An epidemiological study by Kanal, et al. concluded that data collected from MR imaging technologists were negative with respect to any statistically sig­ni­fi­cant elevations in the rates of spontaneous abortion, infertility, and premature de­li­ve­ry [⇒ Kanal 1993]. As a safety precaution, MR scanning should be avoided in the first three months of pregnancy.
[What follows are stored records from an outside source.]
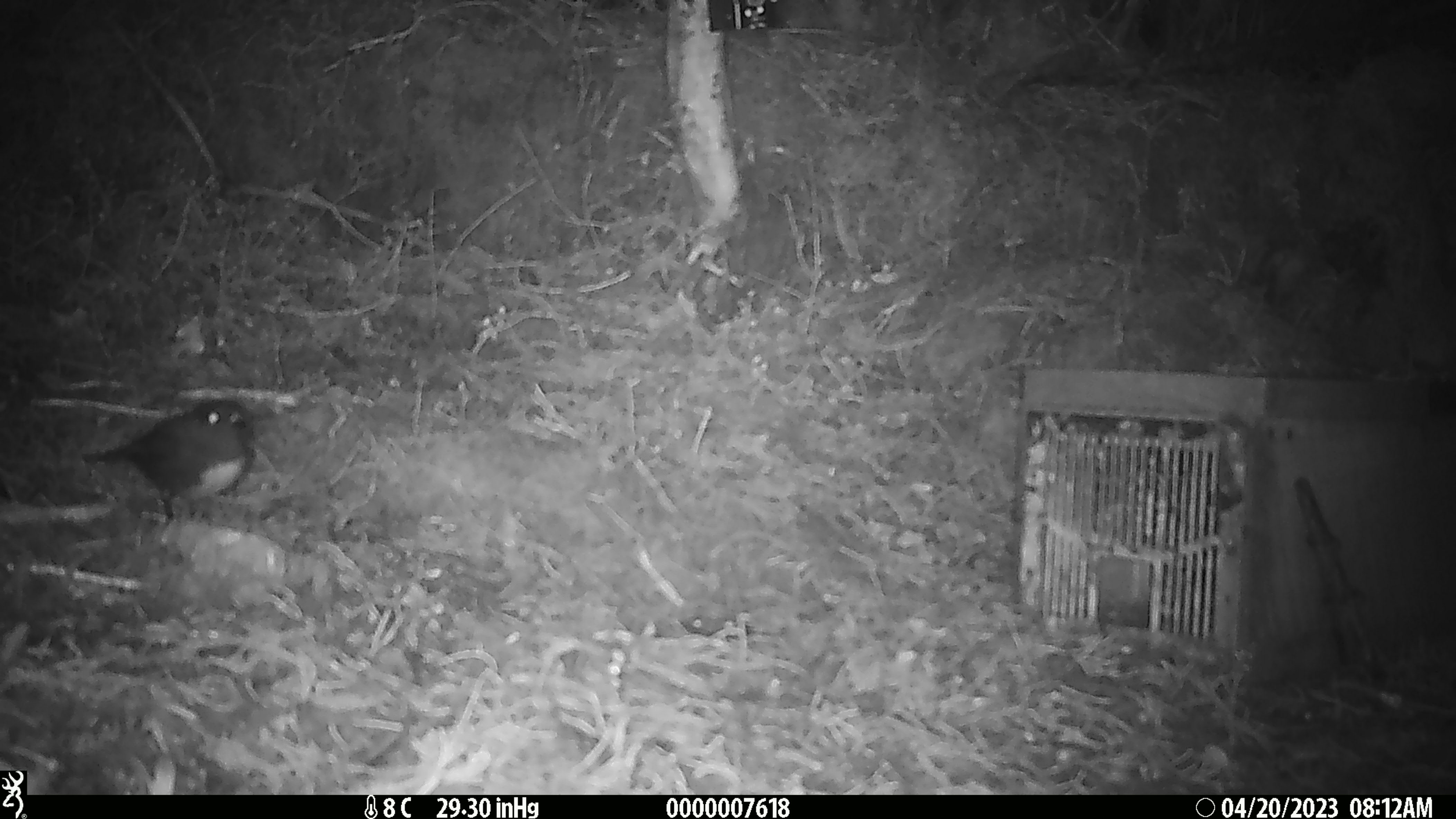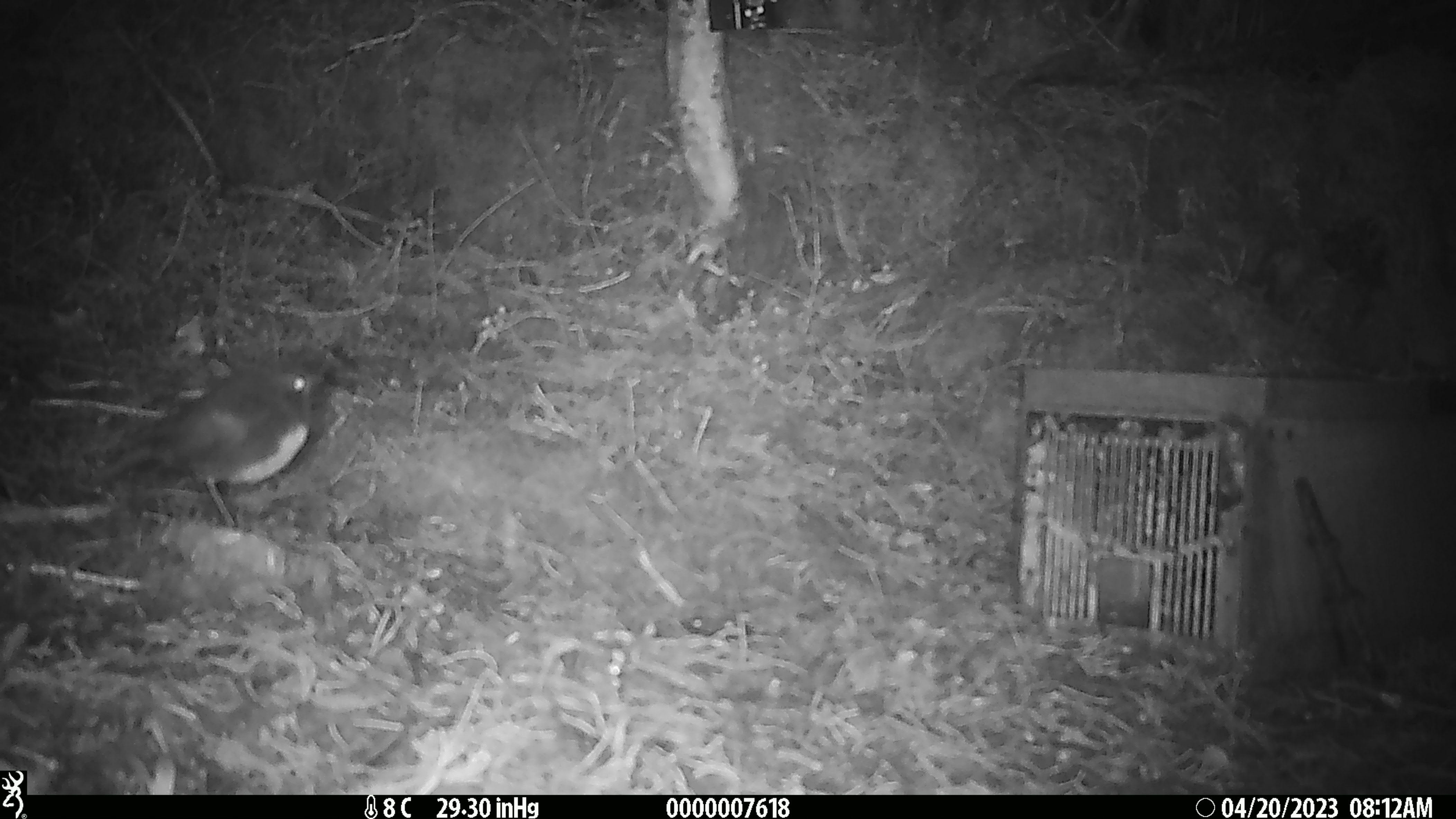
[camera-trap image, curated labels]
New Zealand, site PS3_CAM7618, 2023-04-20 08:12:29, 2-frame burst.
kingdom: Animalia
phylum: Chordata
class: Aves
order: Passeriformes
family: Petroicidae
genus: Petroica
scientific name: Petroica australis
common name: new zealand robin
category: robin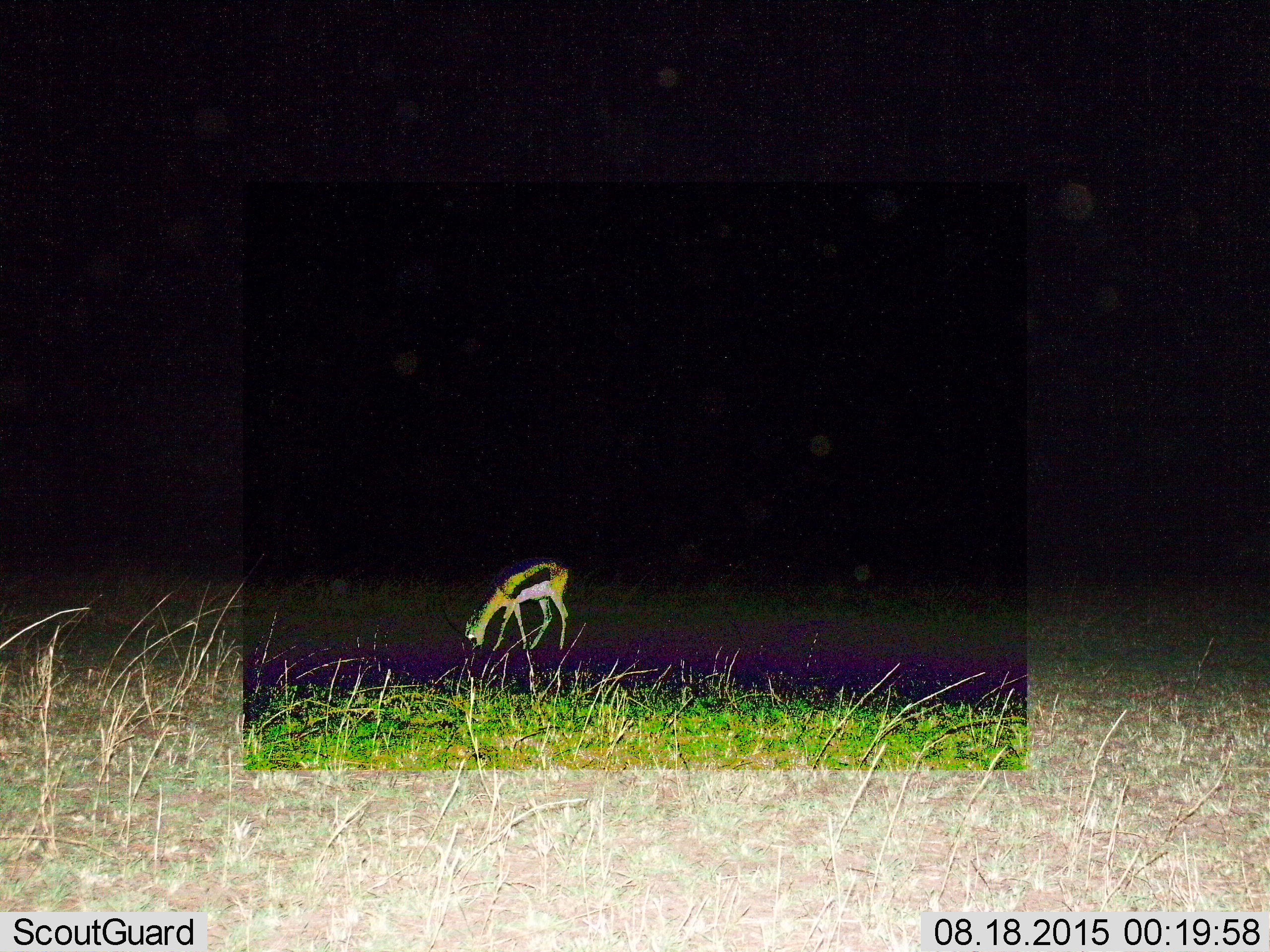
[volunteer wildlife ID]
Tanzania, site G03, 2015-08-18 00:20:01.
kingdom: Animalia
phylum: Chordata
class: Mammalia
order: Artiodactyla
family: Bovidae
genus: Eudorcas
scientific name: Eudorcas thomsonii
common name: thomson's gazelle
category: gazellethomsons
Gazellethomsons (thomson's gazelle) (Eudorcas thomsonii), count 1. Behavior (volunteer vote fractions): standing 20%, resting 0%, moving 0%, interacting 0%. Young present (vote fraction): 0%. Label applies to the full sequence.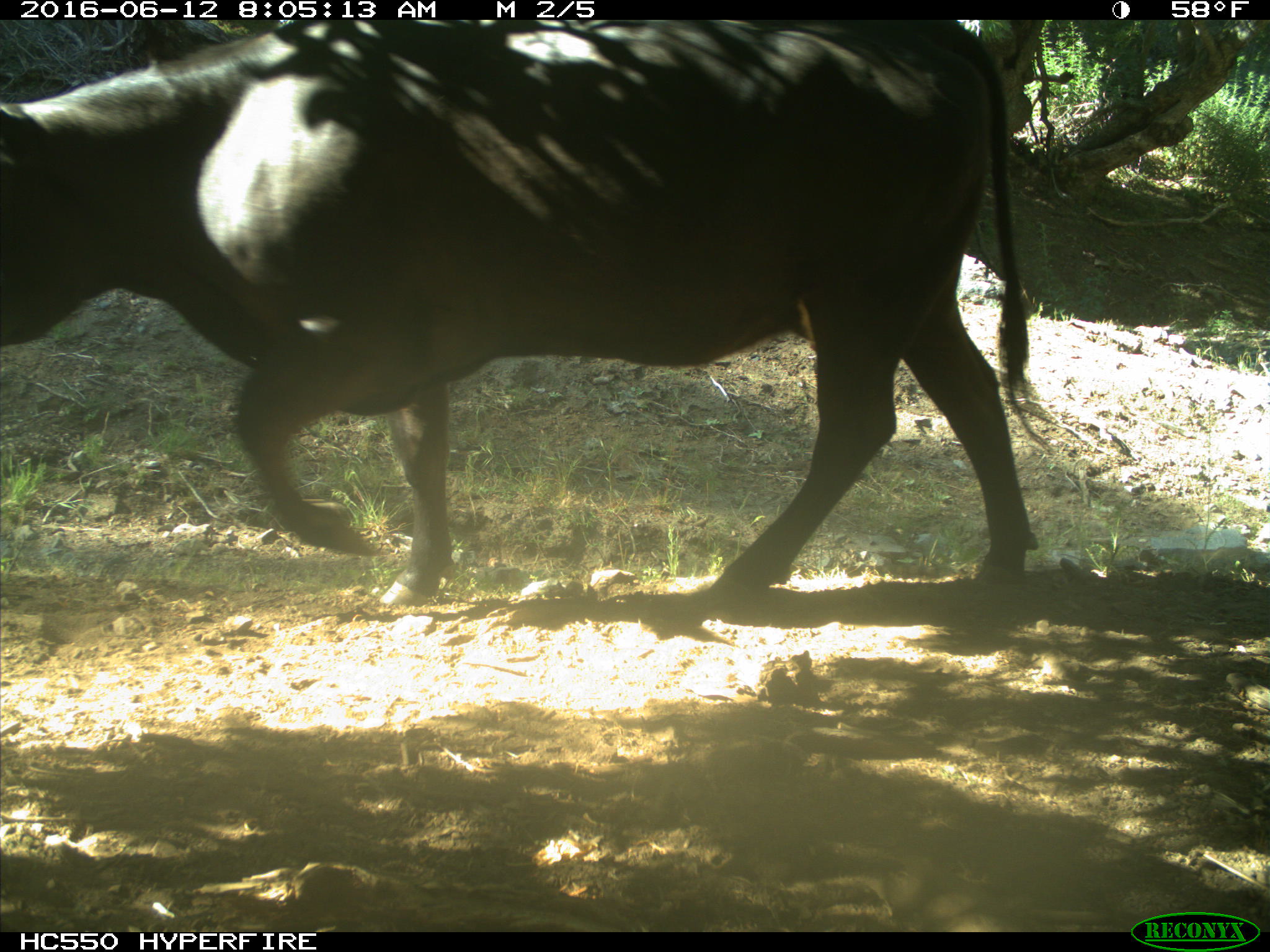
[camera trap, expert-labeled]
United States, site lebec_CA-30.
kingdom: Animalia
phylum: Chordata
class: Mammalia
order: Artiodactyla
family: Bovidae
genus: Bos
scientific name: Bos taurus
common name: domestic cow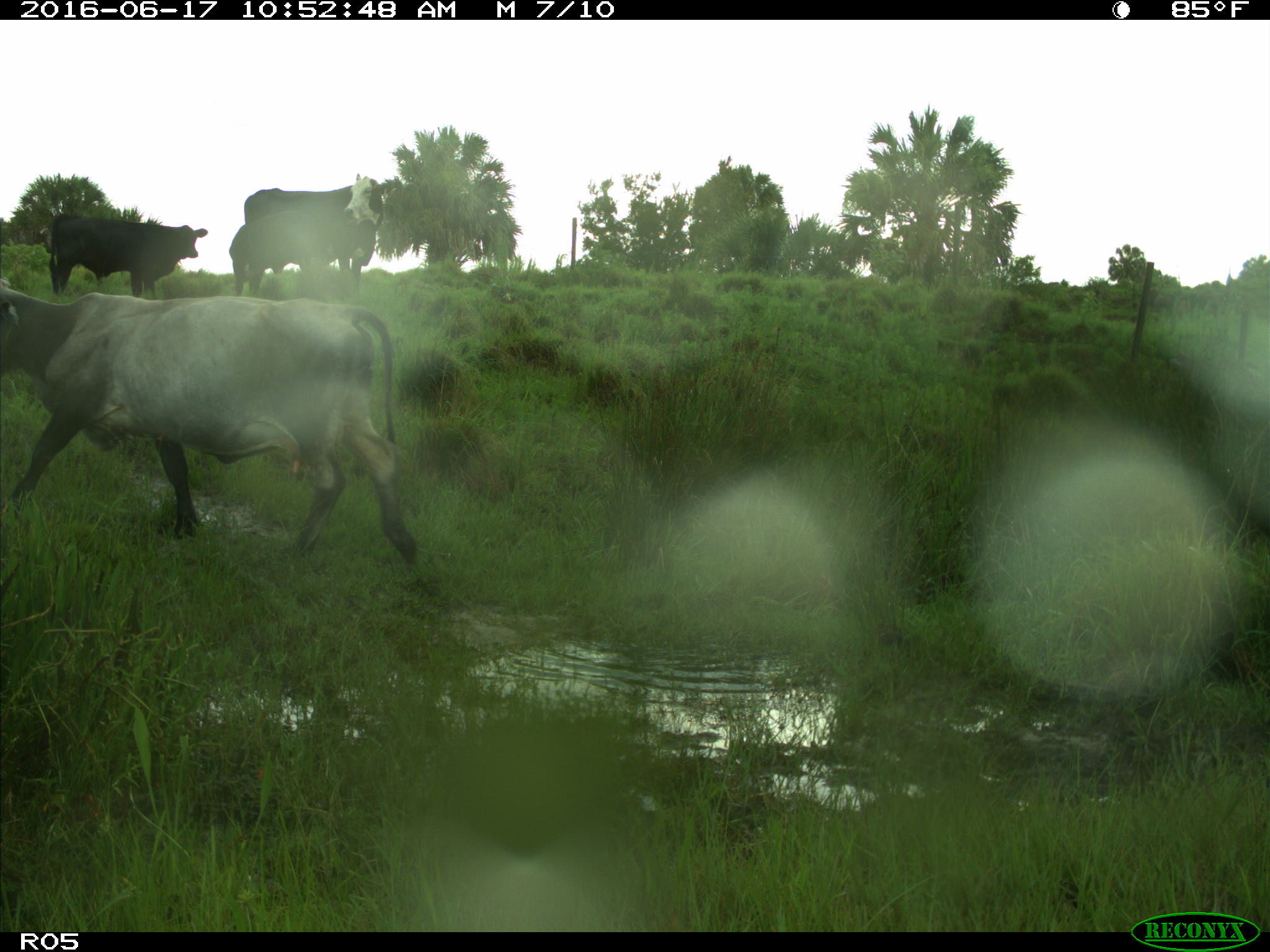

MR imaging is indicated for use in pregnant women if other non-ionizing forms of diagnostic imaging are inadequate, or if the examination provides important information which would otherwise require exposure to ionizing radiation such as x-ray or CT. At 3.0 Tesla, the specific ab­sorp­tion rate (SAR) and the increased noise may, at least potentially, adversely affect the fetus. With imaging times shorter than 30 minutes, normal SAR re­gi­mens did not lead to temperature increases above 1° C in pregnant animals. How­ever, longer imaging times can lead to an increase of 2.5° C [⇒ Cannie]. The­re­fore some major hospitals refer pregnant women to 1.5-Tesla machines.

Similar considerations hold for pregnant staff of a magnetic resonance de­part­ment. Mainly for psychological reasons, it might be a wise precaution that preg­nant staff members do not remain in the scan room during actual scanning; how­ever, they are allowed to prepare and position the patient, administer contrast agents, and scan.